In this week’s portion, Korah and various accomplices challenge Moses’s leadership, and Moses challenges them to a sacrifice-off: Korah’s supporters would burn incense in front of the Tent of Meeting (Numbers 16:17) and God’s reaction would determine the merit of their complaints.  A fire from God consumes them (whatever that means) 16:35)

After that, God tells Moses to take the incense-burning tools of Korah’s supporters and to make them an overlay for the Tent altar.  Why should something used in a mistaken cause be treated as holy?

Arama explains that this would remind Israel of the failure of the rebellion, which in turn would “demonstrate that only priests could offer incense without penalty.”  He writes that this policy illustrates a broader point: “nothing is as beloved as the weapon once owned by a defeated enemy, which now reminds the victor of his triumph.”

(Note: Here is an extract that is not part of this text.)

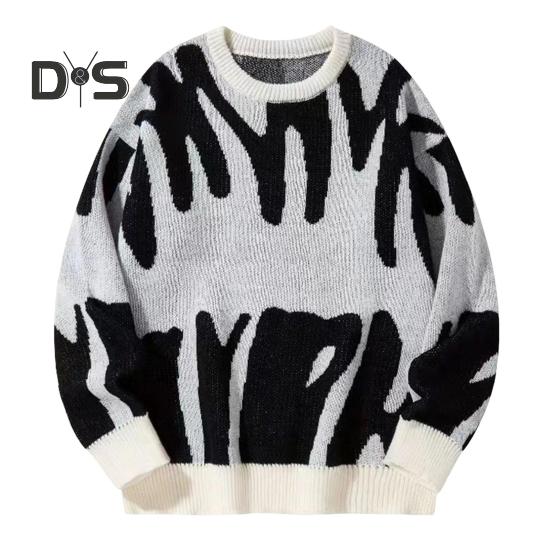 Suéter feminino gola redonda manga comprida contraste cor tricô tops solto ajuste estampado elástico malhas uso diário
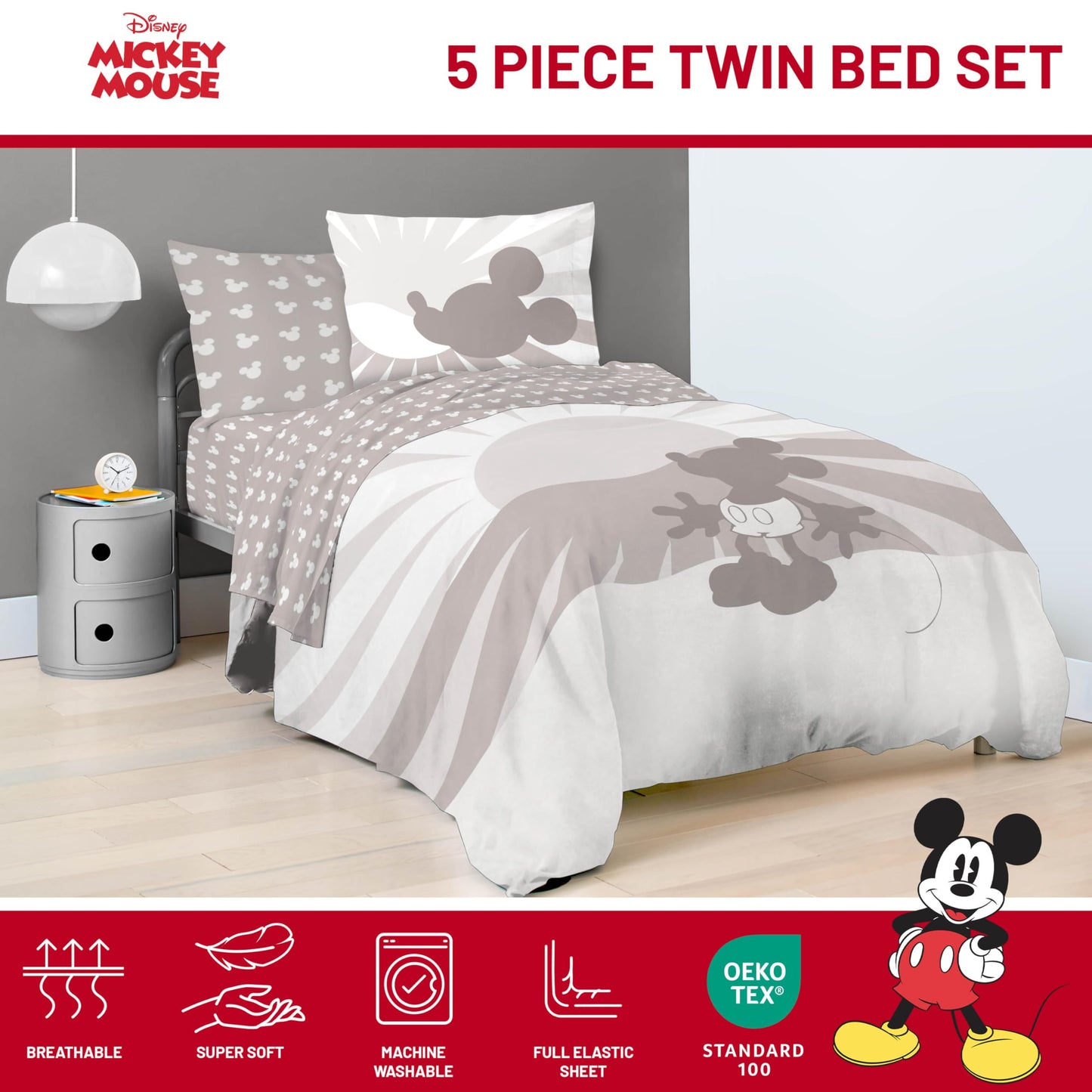 Jay Franco Disney Mickey Mouse Twin Size Comforter Set - 5 Piece Bedding Includes Sheet Set & Pillow Covers - Super Soft Cozy Bedding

Which in turn reminds me of one of my most cherished memories of my father, who was born in Berlin, hid there during WW 2, and did not move to the US until 1949.  In the late 1990s (when I lived in Buffalo) he and my mother visited Toronto.  We met there, and I noticed that Triumph of the Will was playing.  I asked my father if he was interested in seeing it, and somewhat to my surprise he was.  (He was 12 when it was made).  The closing theme to the movie was the Horst Wessel song, the Nazi national anthem; he hummed along like it was perfectly normal to do so.  At the time I didn’t really think about whether this made sense.  But after reading Arama I understand- that song was, so to speak, the enemy’s weapon.  Humming it must have reminded by father of his triumph in surviving.

Similarly, this idea might explain why people sometimes like to use ethnic slurs directed against them (e.g. black entertainers using a certain word beginning with N).